Finally, when it seemed Speed would burst his false bodice, she relented and cleared her throat. “My dear, did you ever discover the cause of those running sores on your—” She leaned over and pretended to whisper in Speed’s ear.

Wynter sat forward to glare at Lark.

With newfound strength, she ignored him.

“Sores?” Speed asked stupidly.

“Aye.” She paused and gritted her teeth. She had hoped Speed would not be so dense. “Did you find Grizzell Forrest, the healer? And did she tell you if it was leprosy, or the French pox?”

Speed squeaked as if someone had pinched him. Wynter shot to his feet, the bench scraping the floor as it pushed back.

“What a pity for you to leave so suddenly,” he cried. “Mortlock! Pyle!” Two maids scurried forward. “Help Mistress Quickly to the parish house. I’m certain she’ll wish to—to recuperate in private.”

A gleam flashed in Speed’s eyes. “But what about our meeting?”

“I—I just remembered,” Wynter said. “I have a previous engagement.”

“I had hoped for my sake you would break it.”
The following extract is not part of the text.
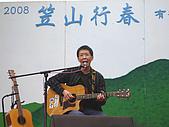 2008鼠於濃春─生祥&大竹研:DSC00362.jpg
“Impossible. Quite impossible.”

Muffled chuckles came from Oliver. Speed seemed to sense that he was pushing his luck. “A disappointment, my lord.” His parting curtsy was even clumsier than his first, and Lark wondered if Wynter heard Speed mutter, “Kiss my breech, you oily swasher,” under his breath as he left the hall.

“I can see I’ll have much work to do around here,”
Wynter said, fanning the air with his napkin. “Lark, what on earth were you thinking, letting a hideously diseased woman into my house?”

Lark glanced at Oliver. She could see the laughter hiding in the blue depths of his eyes, and for a moment she took pride in his pleasure.

The moment passed quickly, though. It merely acknowledged what she already knew in the pit of her stomach. She should delay no longer.

She resisted the urge to grasp Oliver’s hand under the table. She told herself she did not need his help in taking this step. She gathered her courage on a deep breath of air, braced herself and turned to Wynter.

“I take it you have not read Spencer’s will.”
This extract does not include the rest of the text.